The Factory Method Pattern¶

A “Creational Pattern” from the Gang of Four book

Verdict

The “Factory Method” pattern is a poor fit for Python. It was designed for underpowered programming languages where classes and functions can’t be passed as parameters or stored as attributes. In those languages, the Factory Method serves as an awkward but necessary escape route. But it’s not a good design for Python applications.

You will often create objects in Python that themselves need to turn around and create more objects. Imagine an HTTP connection pool, for example, that sometimes needs to create new connections to replace old connections as they time out and close.

Now comes the challenge. What if your program will run behind a special corporate proxy, and the HTTP connection pool will only be able to communicate if it creates and uses specially configured network connections instead of the generic sockets that it usually creates?

The Factory Method is one pattern by which the HTTP connection pool class could offer you a way to choose what kind of connection it creates. Before learning how this awkward pattern works, let’s review the Pythonic design patterns that solve the same problem.

Dodge: use Dependency Injection¶

First, we should stop for a moment and double-check something. Does the class you’re designing really need to go around creating other classes?

If you know up front all the objects that the class will need, you should consider providing them to the class yourself through Dependency Injection.
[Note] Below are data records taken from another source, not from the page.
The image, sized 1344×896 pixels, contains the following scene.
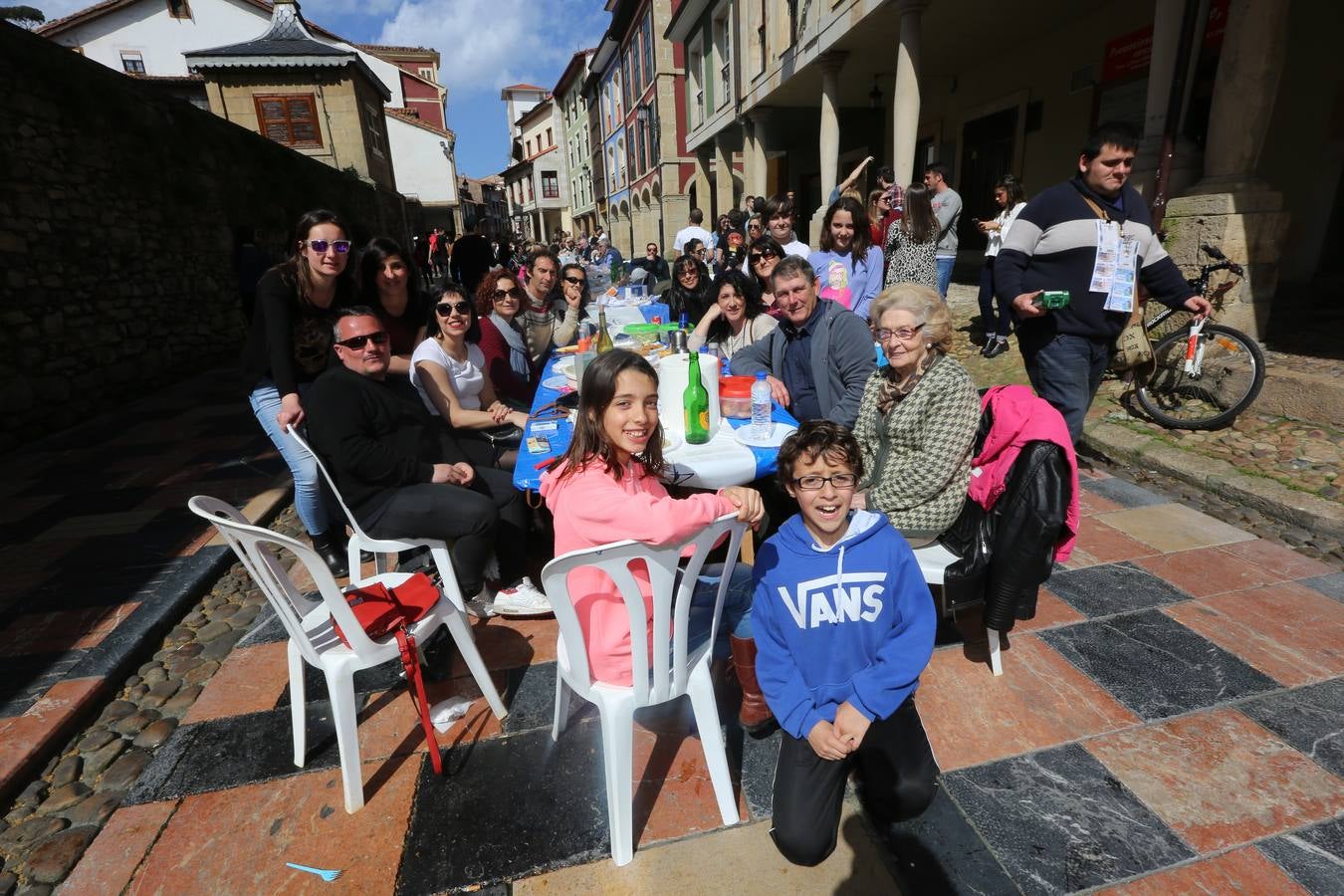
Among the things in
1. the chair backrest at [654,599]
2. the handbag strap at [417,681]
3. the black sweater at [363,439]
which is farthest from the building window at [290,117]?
the chair backrest at [654,599]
You will see excellent examples of this simpler pattern everywhere that Python libraries let you pass an already-open file object instead of making you supply a path and insisting on opening the file themselves. Take the Standard Library’s JSON parser as an example. Instead of asking for a path, its load() method lets you open the file:

import json
with open('input_data.json') as f:
    data = json.load(f)

By leaving you in charge of instantiating the file object, this maneuver accomplishes many goals at once.

Decoupling: the library doesn’t need to know all the parameters accepted by the open() method, and doesn’t need to accept every one of them as a parameter itself. If the file object were to grow more creation parameters in the future, json.load() won’t need to change.
Efficiency: If you already have the file open for other reasons, you can go ahead and provide the open file object. The library won’t insist on re-opening the file. This is crucial if the file is a read-once source of data like an anonymous pipe.
Flexibility: You can pass any file-like object you want. It can be a subclass of the standard file object, or be completely independent. You could pass a StringIO that operates directly on data in RAM instead of needing the JSON written to disk first. Or you could offer a wrapper around a socket that lets you parse JSON data as it arrives off the network without needing to be stored locally first.
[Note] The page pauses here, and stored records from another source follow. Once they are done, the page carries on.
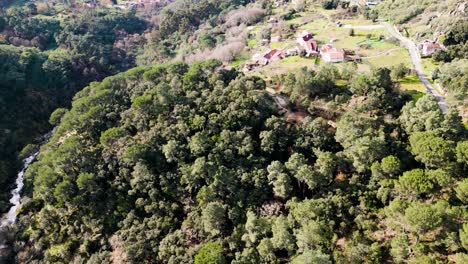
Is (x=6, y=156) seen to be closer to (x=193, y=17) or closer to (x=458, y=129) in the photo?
(x=458, y=129)

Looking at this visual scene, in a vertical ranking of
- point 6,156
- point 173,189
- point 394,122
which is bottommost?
→ point 6,156

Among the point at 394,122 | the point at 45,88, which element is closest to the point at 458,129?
the point at 394,122

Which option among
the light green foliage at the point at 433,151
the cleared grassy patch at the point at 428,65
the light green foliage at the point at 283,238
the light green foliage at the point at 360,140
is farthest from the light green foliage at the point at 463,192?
the cleared grassy patch at the point at 428,65

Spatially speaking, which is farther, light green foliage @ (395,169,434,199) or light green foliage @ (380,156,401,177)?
light green foliage @ (380,156,401,177)

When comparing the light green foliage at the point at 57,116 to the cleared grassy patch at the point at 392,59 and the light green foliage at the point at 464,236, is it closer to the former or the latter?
the cleared grassy patch at the point at 392,59

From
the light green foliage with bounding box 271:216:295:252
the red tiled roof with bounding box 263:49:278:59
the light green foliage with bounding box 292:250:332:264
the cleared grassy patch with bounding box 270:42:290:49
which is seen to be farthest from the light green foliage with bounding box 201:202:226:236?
the cleared grassy patch with bounding box 270:42:290:49

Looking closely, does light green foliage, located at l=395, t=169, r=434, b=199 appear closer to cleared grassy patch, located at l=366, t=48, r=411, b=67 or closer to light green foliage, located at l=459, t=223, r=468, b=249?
light green foliage, located at l=459, t=223, r=468, b=249
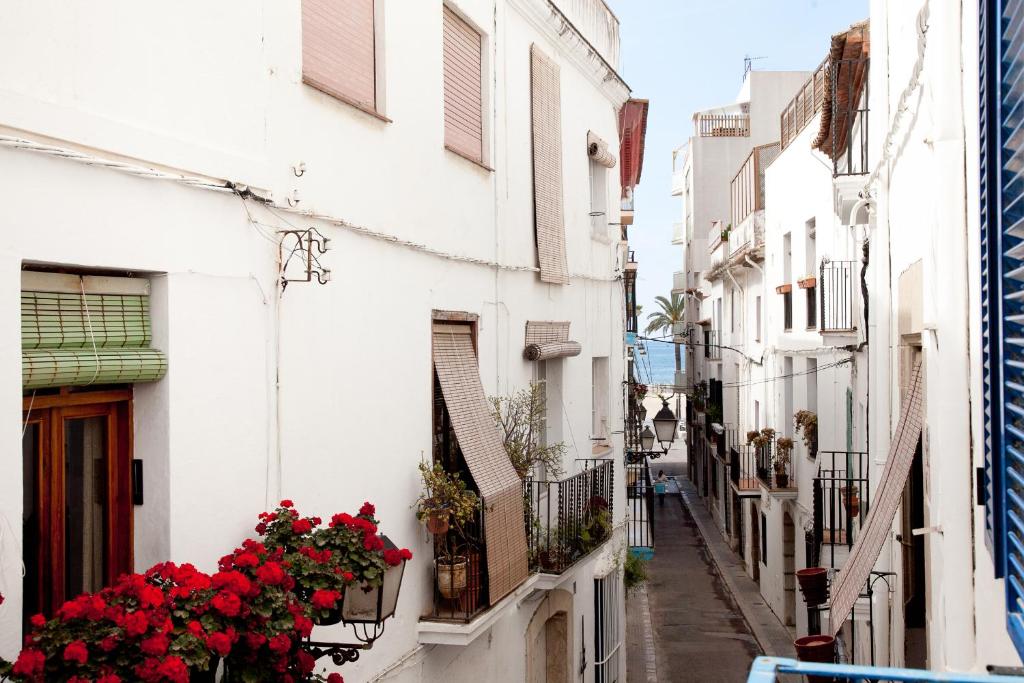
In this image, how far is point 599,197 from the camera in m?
14.9

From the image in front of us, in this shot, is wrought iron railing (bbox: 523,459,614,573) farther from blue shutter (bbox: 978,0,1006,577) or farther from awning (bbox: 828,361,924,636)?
blue shutter (bbox: 978,0,1006,577)

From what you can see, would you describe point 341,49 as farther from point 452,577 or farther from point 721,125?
point 721,125

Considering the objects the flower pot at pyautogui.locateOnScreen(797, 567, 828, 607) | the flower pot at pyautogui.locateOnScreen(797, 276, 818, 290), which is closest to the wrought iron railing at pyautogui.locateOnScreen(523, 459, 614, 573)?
the flower pot at pyautogui.locateOnScreen(797, 567, 828, 607)

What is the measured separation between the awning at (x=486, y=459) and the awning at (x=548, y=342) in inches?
64.6

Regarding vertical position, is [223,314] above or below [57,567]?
above

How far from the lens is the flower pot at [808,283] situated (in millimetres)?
18744

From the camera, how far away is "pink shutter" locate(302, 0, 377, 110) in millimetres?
6785

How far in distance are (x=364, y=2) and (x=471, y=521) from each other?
4099 mm

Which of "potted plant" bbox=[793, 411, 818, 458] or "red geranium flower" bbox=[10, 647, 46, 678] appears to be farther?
"potted plant" bbox=[793, 411, 818, 458]

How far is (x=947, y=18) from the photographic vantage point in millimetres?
5039

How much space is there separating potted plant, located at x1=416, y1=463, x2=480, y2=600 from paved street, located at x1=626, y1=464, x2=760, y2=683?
9.59 metres

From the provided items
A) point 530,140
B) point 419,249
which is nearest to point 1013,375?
point 419,249

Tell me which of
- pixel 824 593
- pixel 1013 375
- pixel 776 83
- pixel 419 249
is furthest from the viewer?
pixel 776 83

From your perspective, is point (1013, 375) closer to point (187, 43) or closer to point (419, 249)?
point (187, 43)
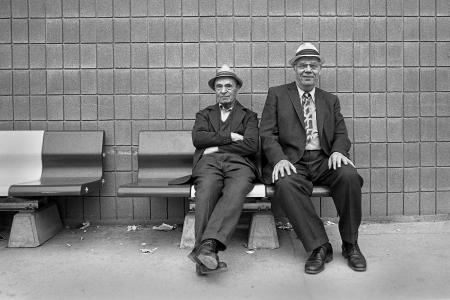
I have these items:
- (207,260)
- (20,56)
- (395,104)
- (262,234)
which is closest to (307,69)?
(395,104)

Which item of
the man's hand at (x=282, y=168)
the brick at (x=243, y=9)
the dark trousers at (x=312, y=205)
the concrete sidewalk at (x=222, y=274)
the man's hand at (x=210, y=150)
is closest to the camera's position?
the concrete sidewalk at (x=222, y=274)

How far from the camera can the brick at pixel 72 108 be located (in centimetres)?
414

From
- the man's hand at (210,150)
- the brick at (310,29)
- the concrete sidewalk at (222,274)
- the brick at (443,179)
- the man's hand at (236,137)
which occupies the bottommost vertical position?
the concrete sidewalk at (222,274)

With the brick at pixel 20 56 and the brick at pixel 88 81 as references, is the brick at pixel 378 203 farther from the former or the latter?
the brick at pixel 20 56

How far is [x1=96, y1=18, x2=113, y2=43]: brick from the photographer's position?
4094 millimetres

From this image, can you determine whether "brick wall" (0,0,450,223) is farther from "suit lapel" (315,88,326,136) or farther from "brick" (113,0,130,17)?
"suit lapel" (315,88,326,136)

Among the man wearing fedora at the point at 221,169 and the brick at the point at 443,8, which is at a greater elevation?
the brick at the point at 443,8

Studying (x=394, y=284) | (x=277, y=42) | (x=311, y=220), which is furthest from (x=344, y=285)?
(x=277, y=42)

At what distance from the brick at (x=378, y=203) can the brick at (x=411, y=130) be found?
0.63 m

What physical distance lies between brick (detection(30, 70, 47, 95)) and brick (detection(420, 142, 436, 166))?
12.7 feet

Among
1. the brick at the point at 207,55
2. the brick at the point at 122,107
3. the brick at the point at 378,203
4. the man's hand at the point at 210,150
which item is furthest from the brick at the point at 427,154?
the brick at the point at 122,107

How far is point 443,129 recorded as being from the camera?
4184mm

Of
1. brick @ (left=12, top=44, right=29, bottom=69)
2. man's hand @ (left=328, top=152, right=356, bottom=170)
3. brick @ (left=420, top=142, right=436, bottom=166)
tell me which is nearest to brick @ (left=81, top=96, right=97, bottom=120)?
brick @ (left=12, top=44, right=29, bottom=69)

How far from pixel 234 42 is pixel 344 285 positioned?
99.1 inches
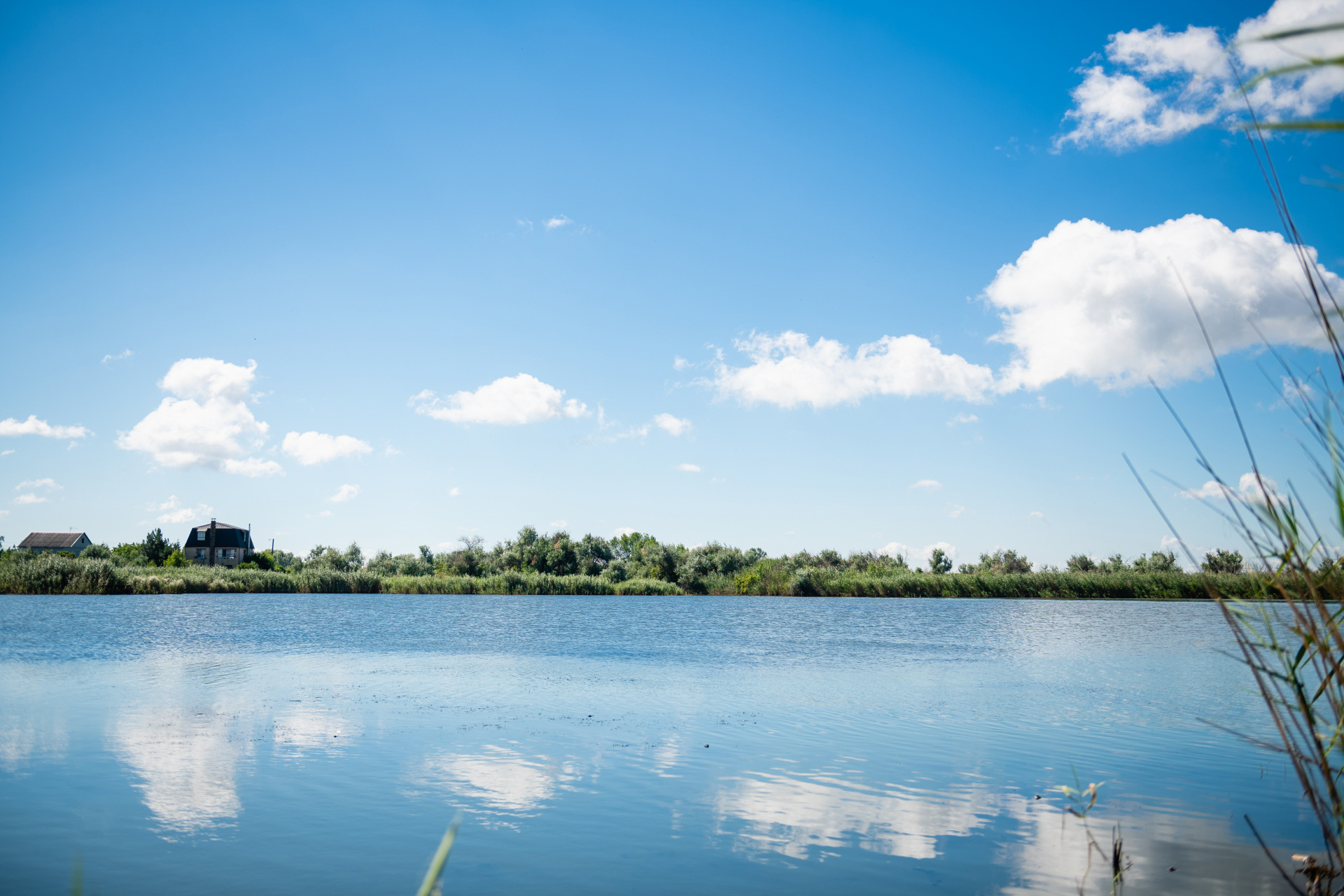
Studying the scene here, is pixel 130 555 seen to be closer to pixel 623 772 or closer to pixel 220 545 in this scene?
pixel 220 545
In a simple case like this, the Dependency Injection pattern completely eliminates the need for an object like a JSON parser to have its design made more complicated by the details of how other objects get created.

So (a) if your class always needs a particular object built, and (b) if users will normally want to at least customize the parameters with which it is instantiated, you should strongly consider Dependency Injection. In that case, you might want to read Miško Hevery’s 2008 post about dependency injection for an important note about the dangers of applying Dependency Injection halfway!
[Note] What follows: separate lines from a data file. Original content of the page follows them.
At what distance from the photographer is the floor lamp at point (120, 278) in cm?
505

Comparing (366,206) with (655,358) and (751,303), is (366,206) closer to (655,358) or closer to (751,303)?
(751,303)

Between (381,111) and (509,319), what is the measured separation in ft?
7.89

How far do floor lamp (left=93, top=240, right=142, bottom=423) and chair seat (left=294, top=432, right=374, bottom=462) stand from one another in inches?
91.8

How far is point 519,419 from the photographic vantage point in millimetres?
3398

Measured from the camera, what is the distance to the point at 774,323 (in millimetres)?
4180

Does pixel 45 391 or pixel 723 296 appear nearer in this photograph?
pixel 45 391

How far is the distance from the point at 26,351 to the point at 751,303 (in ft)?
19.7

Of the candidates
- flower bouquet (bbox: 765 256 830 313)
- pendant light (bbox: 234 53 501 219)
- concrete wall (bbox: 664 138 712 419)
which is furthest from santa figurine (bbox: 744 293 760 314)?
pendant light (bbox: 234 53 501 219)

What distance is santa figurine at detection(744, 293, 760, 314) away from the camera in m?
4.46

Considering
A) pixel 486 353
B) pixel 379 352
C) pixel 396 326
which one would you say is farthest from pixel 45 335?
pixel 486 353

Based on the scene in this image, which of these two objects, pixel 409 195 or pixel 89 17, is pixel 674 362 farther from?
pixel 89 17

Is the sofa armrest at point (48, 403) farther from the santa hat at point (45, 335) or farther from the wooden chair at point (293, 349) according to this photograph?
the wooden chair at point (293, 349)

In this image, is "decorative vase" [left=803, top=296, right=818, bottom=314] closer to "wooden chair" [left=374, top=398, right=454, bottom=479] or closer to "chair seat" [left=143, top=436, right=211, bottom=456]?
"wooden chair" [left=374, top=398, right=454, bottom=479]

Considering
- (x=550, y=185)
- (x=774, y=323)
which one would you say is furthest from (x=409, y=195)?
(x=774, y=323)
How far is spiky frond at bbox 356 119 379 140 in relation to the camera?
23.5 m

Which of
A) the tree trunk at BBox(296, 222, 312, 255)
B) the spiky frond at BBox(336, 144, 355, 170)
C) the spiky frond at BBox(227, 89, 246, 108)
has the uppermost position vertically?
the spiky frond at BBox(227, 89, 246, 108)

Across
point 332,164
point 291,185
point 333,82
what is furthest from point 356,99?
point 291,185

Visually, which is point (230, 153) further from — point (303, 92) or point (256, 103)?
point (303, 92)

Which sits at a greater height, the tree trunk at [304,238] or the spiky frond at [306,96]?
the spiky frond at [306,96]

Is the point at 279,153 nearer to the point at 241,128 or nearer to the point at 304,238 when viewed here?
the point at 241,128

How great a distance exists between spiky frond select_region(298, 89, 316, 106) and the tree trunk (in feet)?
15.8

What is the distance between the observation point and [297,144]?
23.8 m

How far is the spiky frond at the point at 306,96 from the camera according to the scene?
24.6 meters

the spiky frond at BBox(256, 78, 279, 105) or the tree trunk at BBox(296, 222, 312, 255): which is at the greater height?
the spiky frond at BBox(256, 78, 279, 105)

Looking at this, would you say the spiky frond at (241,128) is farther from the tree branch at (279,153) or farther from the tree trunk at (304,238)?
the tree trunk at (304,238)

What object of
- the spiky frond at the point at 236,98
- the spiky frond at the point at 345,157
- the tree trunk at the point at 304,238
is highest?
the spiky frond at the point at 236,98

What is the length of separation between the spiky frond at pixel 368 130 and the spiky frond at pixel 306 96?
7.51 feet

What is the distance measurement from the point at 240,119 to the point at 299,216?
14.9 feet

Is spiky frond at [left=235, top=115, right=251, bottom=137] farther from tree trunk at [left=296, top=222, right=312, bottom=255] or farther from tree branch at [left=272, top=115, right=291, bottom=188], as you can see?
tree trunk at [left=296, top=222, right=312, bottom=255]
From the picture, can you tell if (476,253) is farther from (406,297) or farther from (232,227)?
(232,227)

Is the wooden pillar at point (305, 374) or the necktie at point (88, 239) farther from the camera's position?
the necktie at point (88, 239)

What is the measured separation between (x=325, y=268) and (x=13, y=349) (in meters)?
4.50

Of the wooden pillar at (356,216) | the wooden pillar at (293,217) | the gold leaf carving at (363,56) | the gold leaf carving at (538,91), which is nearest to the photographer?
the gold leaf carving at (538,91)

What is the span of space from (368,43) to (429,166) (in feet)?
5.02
Instead: use a Class Attribute Factory¶

The next alternative comes to us from the 1990s. The class that needs to be created can be attached as an attribute on the class that will be doing the creating.

You can see this pattern in some of the older modules in the Python Standard Library. For example, when an HTTPConnection is done sending a request, it expects to receive and parse a response. But what class should it use to parse and represent the response? What if you happen to be talking to a server that sends non-standard information in its response for which you require special handling?

What I will here call the Class Attribute Factory pattern takes advantage of the fact that classes are first-class objects in Python. It simply attaches the class as an attribute of the class that will be doing the creating. You’ll find the following code in the Standard Library:

class HTTPConnection:
    ...
    response_class = HTTPResponse
    ...
    def getresponse(self):
        ...
        response = self.response_class(self.sock, method=self._method)
        ...

This gives the code using the HTTPConnection complete control over what happens when it is time to build a response. All it has to do is create a subclass and use the subclass instead:

class SpecialHTTPConnection(HTTPConnection):
    response_class = SpecialHTTPResponse

That’s all there is to it! While subclassing generally means that a software design is running at least somewhat against the grain of the Python language, the approach will still work well. The subclass will behave exactly like a normal Standard Library HTTP connection except when the moment comes to instantiate a response. At that point the connection will access its response_class attribute, receive the alternative class you provided instead of the normal one, and the alternative response class will then be in control.

There is more flexibility here we should explore, but first let’s look at the more modern alternative to the Class Attribute Factory.

Instead: use an Instance Attribute Factory¶

Why should you have to subclass an object merely to customize its behavior?

It’s a serious question — very serious, for at one point in the history of programming some adherents of a doctrine called “object orientation” were suggesting that if you wanted a button that said “Submit” that you shouldn’t be able to simply instantiate a button with a parameter like label="Submit" but that you should instead have to subclass the button and override its default label() method to return something new.

Happily, an alternative to subclass-powered customization has swept the Python community: what I’ll call the Instance Attribute Factory. Among the many good examples of its practice is the json module in the Standard Library, which was added around 2008.

Here’s one example from the json module. Every time the JSON module encounters a number in its input, it has to instantiate some kind of Python object capable of representing the number. But which number class should it instantiate? An integer, if the fractional part of the number is zero? A float, the only numeric type in JavaScript? Or a Decimal that’s guaranteed to not lose any precision?

Watch how elegantly the json module handles the question:

class JSONDecoder(object):
    ...
    def __init__(self, ... parse_float=None, ...):
        ...
        self.parse_float = parse_float or float
        ...

Whenever it encounters a number in its input, it simply calls self.parse_float() with the string as input.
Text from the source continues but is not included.